The management of polyorchidism remains controversial, as no evidence-based approach is currently available. Over time, management strategies have evolved, with advancements in imaging techniques enabling surveillance to replace surgical interventions (excision, exploration, and biopsy). When deciding on the optimal management option for supernumerary testis, it is crucial to consider the heightened risks of testicular torsion and malignancy [2] while preserving the reproductive potential. In addition, factors such as compliance with surveillance, parental preference, and cosmesis must be considered [6]. Cryptorchidism appears to be the most important risk factor for malignancy in patients with supernumerary testis [10]. The previous practice involved removing the supernumerary testis (usually the smaller one) irrespective of its position. However, more conservative approaches are now followed, thanks to the advances in the radiological characterization of suspect masses. Surgical management has to be considered primarily in type B supernumerary testis that does not contribute to fertility (lacks an out-flow path) and for patients with cryptorchid supernumerary testis due to a heightened risk of malignancy. Patients requiring surgical intervention for associated anomalies such as inguinal hernia and cryptorchidism can benefit from the intraoperative frozen section for histological evaluation, with or without orchiectomy (if there are signs of malignancy) or orchiopexy (to prevent future testicular torsion). In cases where a supernumerary testis is detected by imaging and not associated with any other abnormality requiring surgical intervention, conservative treatment, with watchful waiting and regular follow-up, is appropriate [5]. Some authors suggest annual physical examination, serum tumor marker check, and US for the follow-up, although further studies are necessary to determine the optimal follow-up strategy [2].

Our patient presented with a supernumerary testis in the scrotal region, a feature commonly observed and documented in literature [3]. It shared the epididymis and cord with the ipsilateral testis and fell under the A3 classification (like 16% of reported cases) [8], potentially participating in spermatogenesis despite its reduced size. Since the patient did not exhibit any anomalies that required open surgical repair, and since the supernumerary testis was in the scrotal position, after explaining the risks of torsion, we decided with the parents to keep it and to adopt an active surveillance strategy. We treated only the left varicocele to optimize the patient’s chances of fertility. Our management was not altered by the presence of varicocele, due to its low prevalence among patients with polyorchidism (1.4%) compared to the general population (15%), as well as the lack of data on specific associations between the two conditions [3, 9].

4. Conclusion

Polyorchidism should be considered a potential diagnosis when assessing scrotal or inguinal masses or pain.

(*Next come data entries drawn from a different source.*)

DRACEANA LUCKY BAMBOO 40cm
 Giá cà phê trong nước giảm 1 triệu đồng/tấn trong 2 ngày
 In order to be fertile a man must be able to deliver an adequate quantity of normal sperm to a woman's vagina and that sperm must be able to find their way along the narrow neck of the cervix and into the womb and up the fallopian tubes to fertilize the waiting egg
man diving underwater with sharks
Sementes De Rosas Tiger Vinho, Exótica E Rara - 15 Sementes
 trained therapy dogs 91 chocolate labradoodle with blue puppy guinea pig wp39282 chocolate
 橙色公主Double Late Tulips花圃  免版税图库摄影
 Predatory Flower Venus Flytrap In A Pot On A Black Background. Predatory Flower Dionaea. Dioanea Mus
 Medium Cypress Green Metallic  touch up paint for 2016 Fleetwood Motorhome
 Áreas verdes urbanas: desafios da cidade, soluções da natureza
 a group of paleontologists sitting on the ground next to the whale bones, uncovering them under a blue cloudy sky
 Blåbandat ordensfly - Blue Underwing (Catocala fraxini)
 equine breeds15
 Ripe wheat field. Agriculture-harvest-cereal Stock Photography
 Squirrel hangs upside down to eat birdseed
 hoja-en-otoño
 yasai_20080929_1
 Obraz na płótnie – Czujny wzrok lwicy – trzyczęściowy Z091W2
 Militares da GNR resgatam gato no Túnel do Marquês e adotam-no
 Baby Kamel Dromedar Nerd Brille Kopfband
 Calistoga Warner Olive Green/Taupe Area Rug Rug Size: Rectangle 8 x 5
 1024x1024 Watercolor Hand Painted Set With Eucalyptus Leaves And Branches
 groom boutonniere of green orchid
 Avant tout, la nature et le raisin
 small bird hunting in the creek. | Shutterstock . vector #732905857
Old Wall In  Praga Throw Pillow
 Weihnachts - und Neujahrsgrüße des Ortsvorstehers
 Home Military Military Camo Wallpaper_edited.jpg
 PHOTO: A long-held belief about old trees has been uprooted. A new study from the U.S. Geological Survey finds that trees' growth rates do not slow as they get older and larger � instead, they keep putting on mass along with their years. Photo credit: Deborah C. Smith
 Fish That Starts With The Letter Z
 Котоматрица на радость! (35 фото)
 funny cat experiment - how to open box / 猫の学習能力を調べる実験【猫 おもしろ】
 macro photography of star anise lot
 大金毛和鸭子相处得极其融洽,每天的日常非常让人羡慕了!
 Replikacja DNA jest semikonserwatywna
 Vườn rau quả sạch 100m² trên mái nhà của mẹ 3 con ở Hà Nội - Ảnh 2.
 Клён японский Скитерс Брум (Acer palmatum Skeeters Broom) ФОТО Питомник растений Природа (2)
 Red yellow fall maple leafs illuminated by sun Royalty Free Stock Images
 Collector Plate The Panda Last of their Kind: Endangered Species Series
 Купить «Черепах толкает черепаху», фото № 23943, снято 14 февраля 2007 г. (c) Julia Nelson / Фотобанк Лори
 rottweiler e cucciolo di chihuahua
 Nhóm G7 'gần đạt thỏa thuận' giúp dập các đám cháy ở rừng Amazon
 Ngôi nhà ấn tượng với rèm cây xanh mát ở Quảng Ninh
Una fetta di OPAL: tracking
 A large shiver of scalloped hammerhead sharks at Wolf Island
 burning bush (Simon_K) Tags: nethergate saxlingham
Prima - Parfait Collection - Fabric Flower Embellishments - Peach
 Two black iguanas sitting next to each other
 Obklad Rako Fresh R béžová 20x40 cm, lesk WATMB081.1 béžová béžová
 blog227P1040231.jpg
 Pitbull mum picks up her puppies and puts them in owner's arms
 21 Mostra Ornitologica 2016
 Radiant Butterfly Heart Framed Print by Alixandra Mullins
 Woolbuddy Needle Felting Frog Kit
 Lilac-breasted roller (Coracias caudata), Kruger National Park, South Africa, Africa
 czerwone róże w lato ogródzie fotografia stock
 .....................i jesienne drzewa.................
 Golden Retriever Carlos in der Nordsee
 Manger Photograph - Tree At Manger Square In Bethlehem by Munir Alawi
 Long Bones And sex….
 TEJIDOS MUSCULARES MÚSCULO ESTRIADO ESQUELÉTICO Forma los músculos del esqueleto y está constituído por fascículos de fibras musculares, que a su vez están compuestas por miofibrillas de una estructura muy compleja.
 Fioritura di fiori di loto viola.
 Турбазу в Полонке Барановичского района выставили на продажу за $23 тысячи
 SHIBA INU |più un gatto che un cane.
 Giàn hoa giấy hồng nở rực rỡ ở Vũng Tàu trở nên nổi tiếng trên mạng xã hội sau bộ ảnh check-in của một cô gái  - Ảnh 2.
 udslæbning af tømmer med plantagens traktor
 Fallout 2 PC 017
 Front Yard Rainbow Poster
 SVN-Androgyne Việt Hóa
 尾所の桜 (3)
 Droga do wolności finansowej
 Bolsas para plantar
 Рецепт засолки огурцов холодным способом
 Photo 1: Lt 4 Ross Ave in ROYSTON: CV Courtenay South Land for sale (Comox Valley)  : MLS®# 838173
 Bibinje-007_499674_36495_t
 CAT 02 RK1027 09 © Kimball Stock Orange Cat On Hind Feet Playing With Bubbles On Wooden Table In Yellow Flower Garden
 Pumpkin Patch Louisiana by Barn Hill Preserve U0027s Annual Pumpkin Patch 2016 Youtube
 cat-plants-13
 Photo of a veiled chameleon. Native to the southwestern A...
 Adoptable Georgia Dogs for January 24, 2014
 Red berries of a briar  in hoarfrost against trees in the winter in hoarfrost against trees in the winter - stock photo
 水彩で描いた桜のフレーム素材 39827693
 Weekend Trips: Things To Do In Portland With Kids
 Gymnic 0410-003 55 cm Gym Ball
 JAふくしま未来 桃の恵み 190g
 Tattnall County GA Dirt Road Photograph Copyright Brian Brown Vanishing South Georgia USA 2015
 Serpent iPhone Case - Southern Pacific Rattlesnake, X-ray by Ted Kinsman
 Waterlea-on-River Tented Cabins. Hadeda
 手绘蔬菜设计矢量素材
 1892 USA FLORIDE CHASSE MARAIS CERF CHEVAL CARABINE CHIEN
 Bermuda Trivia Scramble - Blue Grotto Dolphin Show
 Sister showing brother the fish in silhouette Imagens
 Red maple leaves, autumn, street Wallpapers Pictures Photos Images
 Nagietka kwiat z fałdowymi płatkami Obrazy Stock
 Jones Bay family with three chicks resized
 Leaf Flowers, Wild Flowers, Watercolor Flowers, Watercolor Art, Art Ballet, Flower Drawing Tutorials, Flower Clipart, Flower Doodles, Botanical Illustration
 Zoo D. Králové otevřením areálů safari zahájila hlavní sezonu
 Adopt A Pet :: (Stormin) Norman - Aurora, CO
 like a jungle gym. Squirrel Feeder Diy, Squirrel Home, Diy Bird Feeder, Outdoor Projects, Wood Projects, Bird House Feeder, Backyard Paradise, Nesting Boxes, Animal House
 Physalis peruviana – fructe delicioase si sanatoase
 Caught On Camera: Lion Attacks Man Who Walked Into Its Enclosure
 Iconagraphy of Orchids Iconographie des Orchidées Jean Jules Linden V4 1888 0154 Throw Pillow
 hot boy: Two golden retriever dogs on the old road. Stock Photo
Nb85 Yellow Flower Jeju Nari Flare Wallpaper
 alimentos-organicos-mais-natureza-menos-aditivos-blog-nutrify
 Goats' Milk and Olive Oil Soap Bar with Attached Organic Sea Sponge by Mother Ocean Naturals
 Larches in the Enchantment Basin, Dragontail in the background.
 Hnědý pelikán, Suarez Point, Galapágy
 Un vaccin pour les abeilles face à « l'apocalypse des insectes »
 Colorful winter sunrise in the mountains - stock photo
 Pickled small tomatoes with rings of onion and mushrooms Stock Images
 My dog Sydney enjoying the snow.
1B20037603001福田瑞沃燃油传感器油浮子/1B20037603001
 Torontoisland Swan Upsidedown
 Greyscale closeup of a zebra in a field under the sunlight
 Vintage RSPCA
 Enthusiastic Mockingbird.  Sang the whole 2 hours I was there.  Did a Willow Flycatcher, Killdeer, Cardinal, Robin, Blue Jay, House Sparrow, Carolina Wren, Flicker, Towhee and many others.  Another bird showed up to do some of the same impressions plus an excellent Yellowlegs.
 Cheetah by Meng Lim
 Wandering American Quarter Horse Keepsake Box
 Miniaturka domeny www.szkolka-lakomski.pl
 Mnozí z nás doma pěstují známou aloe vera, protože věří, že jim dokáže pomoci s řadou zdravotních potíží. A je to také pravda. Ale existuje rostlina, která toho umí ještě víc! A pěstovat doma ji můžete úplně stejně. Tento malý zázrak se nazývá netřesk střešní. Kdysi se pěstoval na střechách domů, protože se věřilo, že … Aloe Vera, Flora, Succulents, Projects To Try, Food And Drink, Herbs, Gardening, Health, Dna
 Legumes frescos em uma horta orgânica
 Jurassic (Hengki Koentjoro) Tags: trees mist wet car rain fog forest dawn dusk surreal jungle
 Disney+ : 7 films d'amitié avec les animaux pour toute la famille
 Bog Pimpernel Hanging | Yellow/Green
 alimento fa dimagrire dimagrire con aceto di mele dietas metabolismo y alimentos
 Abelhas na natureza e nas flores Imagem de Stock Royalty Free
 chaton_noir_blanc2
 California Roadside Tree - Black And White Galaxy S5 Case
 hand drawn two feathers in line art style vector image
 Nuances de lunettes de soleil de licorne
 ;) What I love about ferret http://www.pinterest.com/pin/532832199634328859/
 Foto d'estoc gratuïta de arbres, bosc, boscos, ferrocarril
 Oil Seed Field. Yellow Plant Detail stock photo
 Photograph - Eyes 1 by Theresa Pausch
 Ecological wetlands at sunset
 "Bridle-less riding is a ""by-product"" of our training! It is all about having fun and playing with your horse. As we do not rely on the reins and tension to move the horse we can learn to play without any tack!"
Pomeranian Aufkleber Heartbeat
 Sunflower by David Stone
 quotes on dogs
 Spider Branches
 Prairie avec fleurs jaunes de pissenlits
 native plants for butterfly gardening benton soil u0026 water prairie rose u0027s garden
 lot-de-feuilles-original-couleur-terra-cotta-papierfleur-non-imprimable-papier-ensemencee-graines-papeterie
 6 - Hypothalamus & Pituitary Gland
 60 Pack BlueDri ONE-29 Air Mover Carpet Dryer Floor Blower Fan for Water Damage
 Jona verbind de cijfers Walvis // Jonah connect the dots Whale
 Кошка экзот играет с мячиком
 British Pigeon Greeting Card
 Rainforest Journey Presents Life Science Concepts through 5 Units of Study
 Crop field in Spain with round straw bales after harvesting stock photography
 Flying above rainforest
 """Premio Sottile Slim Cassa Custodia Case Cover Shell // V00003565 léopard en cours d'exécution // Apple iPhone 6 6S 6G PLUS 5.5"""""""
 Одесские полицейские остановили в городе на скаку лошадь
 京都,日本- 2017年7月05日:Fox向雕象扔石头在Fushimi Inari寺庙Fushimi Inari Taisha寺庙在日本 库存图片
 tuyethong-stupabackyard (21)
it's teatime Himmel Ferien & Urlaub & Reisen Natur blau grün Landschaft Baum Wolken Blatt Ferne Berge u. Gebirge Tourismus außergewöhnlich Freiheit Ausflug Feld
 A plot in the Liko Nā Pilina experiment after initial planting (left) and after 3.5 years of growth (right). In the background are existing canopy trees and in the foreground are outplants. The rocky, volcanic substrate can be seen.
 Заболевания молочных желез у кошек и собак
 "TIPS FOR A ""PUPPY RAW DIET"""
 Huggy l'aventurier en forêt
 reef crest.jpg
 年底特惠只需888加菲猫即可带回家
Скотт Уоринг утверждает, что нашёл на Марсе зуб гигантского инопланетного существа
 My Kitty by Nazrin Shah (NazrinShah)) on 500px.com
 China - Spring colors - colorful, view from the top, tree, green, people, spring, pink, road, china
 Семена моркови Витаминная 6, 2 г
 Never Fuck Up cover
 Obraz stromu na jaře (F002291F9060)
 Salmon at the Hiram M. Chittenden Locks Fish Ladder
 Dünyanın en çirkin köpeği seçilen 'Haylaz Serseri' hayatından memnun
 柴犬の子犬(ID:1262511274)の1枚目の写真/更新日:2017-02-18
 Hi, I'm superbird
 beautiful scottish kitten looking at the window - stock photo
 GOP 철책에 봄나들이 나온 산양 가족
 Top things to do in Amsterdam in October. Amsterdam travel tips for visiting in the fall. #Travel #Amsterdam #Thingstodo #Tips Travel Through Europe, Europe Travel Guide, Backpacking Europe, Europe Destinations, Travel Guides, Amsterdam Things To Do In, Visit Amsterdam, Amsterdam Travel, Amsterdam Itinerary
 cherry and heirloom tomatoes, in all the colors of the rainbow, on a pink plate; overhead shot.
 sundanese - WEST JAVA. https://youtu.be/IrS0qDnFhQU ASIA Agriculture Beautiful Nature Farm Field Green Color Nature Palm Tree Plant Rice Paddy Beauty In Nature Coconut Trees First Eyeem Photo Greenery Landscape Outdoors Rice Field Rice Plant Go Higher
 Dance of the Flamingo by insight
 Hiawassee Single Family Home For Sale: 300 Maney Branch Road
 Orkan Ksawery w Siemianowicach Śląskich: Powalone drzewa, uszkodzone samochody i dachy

It may imitate various pathological conditions, and imaging is helpful for differential diagnosis. Removal of the supernumerary testis must be considered when there is a concern for malignancy (cryptorchid supernumerary testis) and when the testis is not drained. Further research is needed to understand the factors contributing to this disorder and to establish an appropriate management plan.

Data Availability

The radiology images used during the current study are available from the corresponding author upon reasonable request.

Ethical Approval

This paper was reviewed and approved by the ethical committee of the university medical center “Le Comité d’Ethique du CHU Notre Dame des Secours” (E111522), with no concerns.

Written informed consent was obtained from the patient’s parents to publish this case report and any accompanying images. A copy of the written consent is available for review by the editor of this journal.

Conflicts of Interest

The authors declare no conflict of interest.

Authors’ Contributions

AK participated in writing the paper. CD participated in the conceptualization. JEK and RH reviewed the literature. SA participated in the data collection. AM and SB prepared the figures. MA and REK reviewed the paper. The authors read and approved the final manuscript.